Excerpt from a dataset
— start —

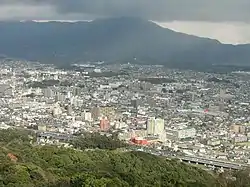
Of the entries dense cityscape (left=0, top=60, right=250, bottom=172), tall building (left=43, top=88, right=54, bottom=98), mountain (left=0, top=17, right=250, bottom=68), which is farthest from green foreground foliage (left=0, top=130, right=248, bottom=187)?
mountain (left=0, top=17, right=250, bottom=68)

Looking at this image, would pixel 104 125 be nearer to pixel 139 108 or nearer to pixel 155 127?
pixel 155 127

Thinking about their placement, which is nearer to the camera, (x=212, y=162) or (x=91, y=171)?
(x=91, y=171)

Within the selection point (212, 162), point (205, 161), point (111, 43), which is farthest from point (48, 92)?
point (111, 43)

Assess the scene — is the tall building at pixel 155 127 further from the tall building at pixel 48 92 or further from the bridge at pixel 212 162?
the tall building at pixel 48 92

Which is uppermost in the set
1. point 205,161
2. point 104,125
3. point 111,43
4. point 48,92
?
point 111,43

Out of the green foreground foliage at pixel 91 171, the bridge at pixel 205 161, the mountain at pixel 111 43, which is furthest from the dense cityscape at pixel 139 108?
the mountain at pixel 111 43

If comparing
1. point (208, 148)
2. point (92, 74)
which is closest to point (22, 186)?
point (208, 148)

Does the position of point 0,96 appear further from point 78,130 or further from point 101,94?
point 78,130
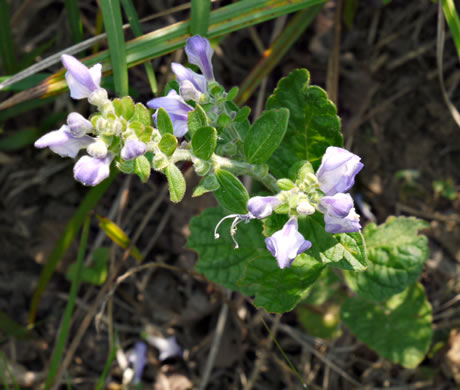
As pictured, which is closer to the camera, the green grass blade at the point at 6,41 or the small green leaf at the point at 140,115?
the small green leaf at the point at 140,115

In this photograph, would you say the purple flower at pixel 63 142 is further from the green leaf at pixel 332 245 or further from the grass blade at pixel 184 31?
the grass blade at pixel 184 31

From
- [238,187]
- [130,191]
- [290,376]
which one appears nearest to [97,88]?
[238,187]

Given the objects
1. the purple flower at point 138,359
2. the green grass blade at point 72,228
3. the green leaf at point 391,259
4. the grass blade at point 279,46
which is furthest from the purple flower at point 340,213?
the purple flower at point 138,359

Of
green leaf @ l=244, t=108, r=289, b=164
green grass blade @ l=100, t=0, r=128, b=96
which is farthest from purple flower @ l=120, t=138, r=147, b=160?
green grass blade @ l=100, t=0, r=128, b=96

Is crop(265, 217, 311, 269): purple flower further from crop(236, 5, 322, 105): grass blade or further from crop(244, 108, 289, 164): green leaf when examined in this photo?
crop(236, 5, 322, 105): grass blade

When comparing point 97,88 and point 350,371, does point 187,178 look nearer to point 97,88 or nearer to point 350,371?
point 97,88

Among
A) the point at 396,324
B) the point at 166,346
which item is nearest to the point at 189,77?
the point at 396,324
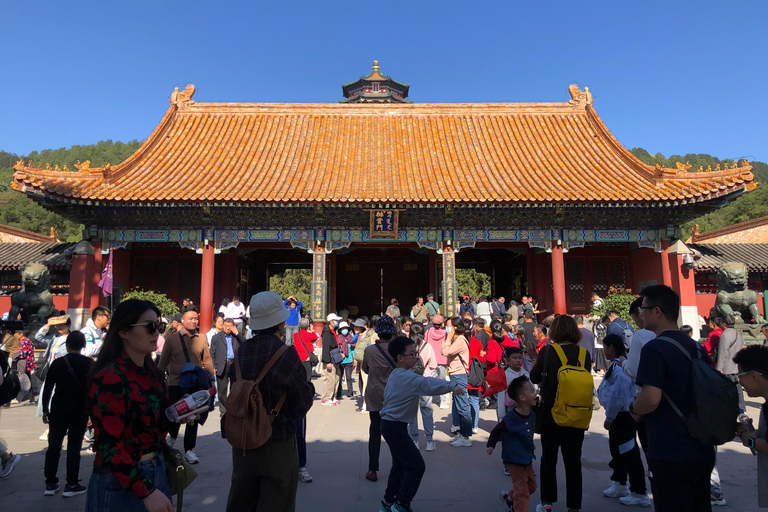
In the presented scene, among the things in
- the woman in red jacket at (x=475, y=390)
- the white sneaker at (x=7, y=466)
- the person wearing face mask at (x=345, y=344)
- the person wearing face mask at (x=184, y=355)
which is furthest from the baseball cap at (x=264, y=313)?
the person wearing face mask at (x=345, y=344)

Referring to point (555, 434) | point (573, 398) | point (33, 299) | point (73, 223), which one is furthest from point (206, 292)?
point (73, 223)

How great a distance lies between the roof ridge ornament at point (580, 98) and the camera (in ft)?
56.6

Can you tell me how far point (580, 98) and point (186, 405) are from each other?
18.1 metres

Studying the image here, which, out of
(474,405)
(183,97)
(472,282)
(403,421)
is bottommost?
(474,405)

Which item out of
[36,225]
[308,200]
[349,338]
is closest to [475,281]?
[308,200]

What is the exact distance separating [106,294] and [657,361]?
1317 cm

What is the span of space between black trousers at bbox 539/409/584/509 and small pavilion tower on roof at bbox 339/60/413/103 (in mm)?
26653

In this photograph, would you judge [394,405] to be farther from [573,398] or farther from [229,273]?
[229,273]

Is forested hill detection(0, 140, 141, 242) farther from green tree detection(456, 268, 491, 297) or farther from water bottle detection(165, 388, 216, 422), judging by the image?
water bottle detection(165, 388, 216, 422)

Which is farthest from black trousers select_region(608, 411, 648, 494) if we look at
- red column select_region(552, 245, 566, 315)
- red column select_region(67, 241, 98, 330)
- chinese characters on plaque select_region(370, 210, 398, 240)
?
red column select_region(67, 241, 98, 330)

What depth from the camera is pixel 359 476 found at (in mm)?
4707

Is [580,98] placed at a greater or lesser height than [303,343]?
greater

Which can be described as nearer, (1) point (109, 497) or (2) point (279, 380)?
(1) point (109, 497)

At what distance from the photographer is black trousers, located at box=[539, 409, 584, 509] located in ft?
11.8
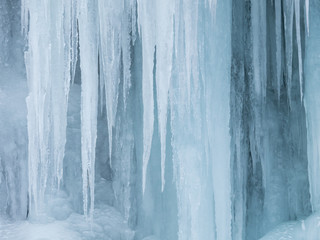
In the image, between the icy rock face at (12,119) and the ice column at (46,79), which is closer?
the ice column at (46,79)

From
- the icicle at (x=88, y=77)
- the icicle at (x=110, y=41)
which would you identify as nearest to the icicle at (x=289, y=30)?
the icicle at (x=110, y=41)

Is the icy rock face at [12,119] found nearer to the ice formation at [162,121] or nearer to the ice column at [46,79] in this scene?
the ice formation at [162,121]

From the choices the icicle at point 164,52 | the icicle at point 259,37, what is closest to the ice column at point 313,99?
the icicle at point 259,37

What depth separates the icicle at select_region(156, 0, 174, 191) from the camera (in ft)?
9.23

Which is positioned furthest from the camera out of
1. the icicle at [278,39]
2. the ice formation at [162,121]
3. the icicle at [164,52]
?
the icicle at [278,39]

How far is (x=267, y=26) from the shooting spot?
352 cm

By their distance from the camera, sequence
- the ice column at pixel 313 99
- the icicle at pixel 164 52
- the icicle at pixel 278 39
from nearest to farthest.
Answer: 1. the icicle at pixel 164 52
2. the ice column at pixel 313 99
3. the icicle at pixel 278 39

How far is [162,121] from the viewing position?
2.80m

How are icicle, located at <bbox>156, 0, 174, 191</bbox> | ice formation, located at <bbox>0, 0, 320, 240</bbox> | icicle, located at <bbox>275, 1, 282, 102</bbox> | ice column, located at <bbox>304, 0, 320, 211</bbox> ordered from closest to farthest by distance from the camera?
1. icicle, located at <bbox>156, 0, 174, 191</bbox>
2. ice formation, located at <bbox>0, 0, 320, 240</bbox>
3. ice column, located at <bbox>304, 0, 320, 211</bbox>
4. icicle, located at <bbox>275, 1, 282, 102</bbox>

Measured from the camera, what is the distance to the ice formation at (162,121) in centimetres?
292

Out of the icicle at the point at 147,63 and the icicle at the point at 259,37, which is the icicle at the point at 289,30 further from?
the icicle at the point at 147,63

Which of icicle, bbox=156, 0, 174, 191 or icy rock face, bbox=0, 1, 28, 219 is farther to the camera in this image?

— end —

EXERCISE DETAILS:
Keep the pictures out of the copy and return the rest of the data above exactly.

THE OUTPUT:
Of the entries dense cityscape (left=0, top=60, right=250, bottom=172), tall building (left=43, top=88, right=54, bottom=98), mountain (left=0, top=17, right=250, bottom=68), which is farthest from green foreground foliage (left=0, top=130, right=248, bottom=187)?
mountain (left=0, top=17, right=250, bottom=68)

Looking at this image, would pixel 104 125 be nearer to pixel 139 108 or nearer to pixel 155 127?
pixel 155 127

Thinking about their placement, which is nearer to the camera, (x=212, y=162) or (x=91, y=171)?
(x=91, y=171)

Within the selection point (212, 162), point (205, 161), point (111, 43), which is farthest from point (48, 92)?
point (111, 43)

Assess the scene — is the tall building at pixel 155 127 further from the tall building at pixel 48 92 or further from the bridge at pixel 212 162?
the tall building at pixel 48 92

Which is uppermost in the set
1. point 205,161
2. point 104,125
3. point 111,43
4. point 48,92
?
point 111,43

Out of the green foreground foliage at pixel 91 171, the bridge at pixel 205 161, the mountain at pixel 111 43, which is furthest from the dense cityscape at pixel 139 108?
the mountain at pixel 111 43

If comparing
1. point (208, 148)
2. point (92, 74)
which is closest to point (22, 186)?
point (208, 148)

Does the position of point 0,96 appear further from point 78,130 or further from point 101,94?
point 78,130
As pictured, which is closer to the camera, the green grass blade at the point at 6,41 or the small green leaf at the point at 140,115?
the small green leaf at the point at 140,115

In this photograph, would you say the purple flower at pixel 63 142 is further from the green leaf at pixel 332 245 or further from the grass blade at pixel 184 31?
the grass blade at pixel 184 31

From
- [238,187]
- [130,191]
- [290,376]
which one appears nearest to [97,88]?
[238,187]

Given the objects
1. the purple flower at point 138,359
2. the green grass blade at point 72,228
3. the green leaf at point 391,259
4. the grass blade at point 279,46
which is furthest from the purple flower at point 340,213?
the purple flower at point 138,359

Of
green leaf @ l=244, t=108, r=289, b=164
green grass blade @ l=100, t=0, r=128, b=96
which is farthest from purple flower @ l=120, t=138, r=147, b=160?
green grass blade @ l=100, t=0, r=128, b=96

Is crop(265, 217, 311, 269): purple flower further from crop(236, 5, 322, 105): grass blade or further from crop(244, 108, 289, 164): green leaf when examined in this photo?
crop(236, 5, 322, 105): grass blade

When comparing point 97,88 and point 350,371, does point 187,178 look nearer to point 97,88 or nearer to point 350,371?
point 97,88

Among
A) the point at 396,324
B) the point at 166,346
which item is nearest to the point at 189,77?
the point at 396,324
In the presented scene, among the things in
- the woman in red jacket at (x=475, y=390)
- the white sneaker at (x=7, y=466)
- the person wearing face mask at (x=345, y=344)
- the person wearing face mask at (x=184, y=355)
which is furthest from the baseball cap at (x=264, y=313)?
the person wearing face mask at (x=345, y=344)

Referring to point (555, 434) | point (573, 398) | point (33, 299) | point (73, 223), which one is furthest from point (206, 292)?
point (73, 223)

How great a distance lies between the roof ridge ornament at point (580, 98) and the camera (in ft)?
56.6

Can you tell me how far point (580, 98) and point (186, 405) are from each other?
18.1 metres

Studying the image here, which, out of
(474,405)
(183,97)
(472,282)
(403,421)
is bottommost?
(474,405)

Which item out of
[36,225]
[308,200]
[349,338]
is closest to [475,281]?
[308,200]

What is the exact distance separating [106,294] and [657,361]?
1317 cm

What is the span of space between black trousers at bbox 539/409/584/509 and small pavilion tower on roof at bbox 339/60/413/103 (in mm)?
26653

In this photograph, would you judge [394,405] to be farther from [573,398] or farther from [229,273]?
[229,273]

Is forested hill detection(0, 140, 141, 242) farther from green tree detection(456, 268, 491, 297) or farther from water bottle detection(165, 388, 216, 422), judging by the image?
water bottle detection(165, 388, 216, 422)

Which is farthest from black trousers select_region(608, 411, 648, 494) if we look at
- red column select_region(552, 245, 566, 315)
- red column select_region(67, 241, 98, 330)
- chinese characters on plaque select_region(370, 210, 398, 240)
?
red column select_region(67, 241, 98, 330)

What depth from the camera is pixel 359 476 found at (in mm)?
4707

Is [580,98] placed at a greater or lesser height than [303,343]?
greater

Which can be described as nearer, (1) point (109, 497) or (2) point (279, 380)?
(1) point (109, 497)

At what distance from the photographer is black trousers, located at box=[539, 409, 584, 509] located in ft?
11.8
In the image, between the icy rock face at (12,119) and the ice column at (46,79), which is closer?
the ice column at (46,79)

From
- the icicle at (x=88, y=77)
- the icicle at (x=110, y=41)
which would you identify as nearest to the icicle at (x=289, y=30)?
the icicle at (x=110, y=41)

Is the icy rock face at [12,119] found nearer to the ice formation at [162,121] or nearer to the ice column at [46,79] in this scene?
the ice formation at [162,121]

From the choices the icicle at point 164,52 | the icicle at point 259,37, what is closest to the ice column at point 313,99?
the icicle at point 259,37

What depth separates the icicle at select_region(156, 0, 174, 191) from the camera (in ft)?
9.23

Which is positioned furthest from the camera out of
1. the icicle at [278,39]
2. the ice formation at [162,121]
3. the icicle at [164,52]
?
the icicle at [278,39]

How far is (x=267, y=26) from the shooting spot?
352 cm

By their distance from the camera, sequence
- the ice column at pixel 313 99
- the icicle at pixel 164 52
- the icicle at pixel 278 39
from nearest to farthest.
Answer: 1. the icicle at pixel 164 52
2. the ice column at pixel 313 99
3. the icicle at pixel 278 39

How far is [162,121] from the viewing position?
2.80m

How are icicle, located at <bbox>156, 0, 174, 191</bbox> | ice formation, located at <bbox>0, 0, 320, 240</bbox> | icicle, located at <bbox>275, 1, 282, 102</bbox> | ice column, located at <bbox>304, 0, 320, 211</bbox> ordered from closest to farthest by distance from the camera?
1. icicle, located at <bbox>156, 0, 174, 191</bbox>
2. ice formation, located at <bbox>0, 0, 320, 240</bbox>
3. ice column, located at <bbox>304, 0, 320, 211</bbox>
4. icicle, located at <bbox>275, 1, 282, 102</bbox>

Measured from the camera, what is the distance to the ice formation at (162,121) in centimetres?
292

Out of the icicle at the point at 147,63 and the icicle at the point at 259,37, which is the icicle at the point at 289,30 further from?
the icicle at the point at 147,63

Which of icicle, bbox=156, 0, 174, 191 or icy rock face, bbox=0, 1, 28, 219 is farther to the camera in this image?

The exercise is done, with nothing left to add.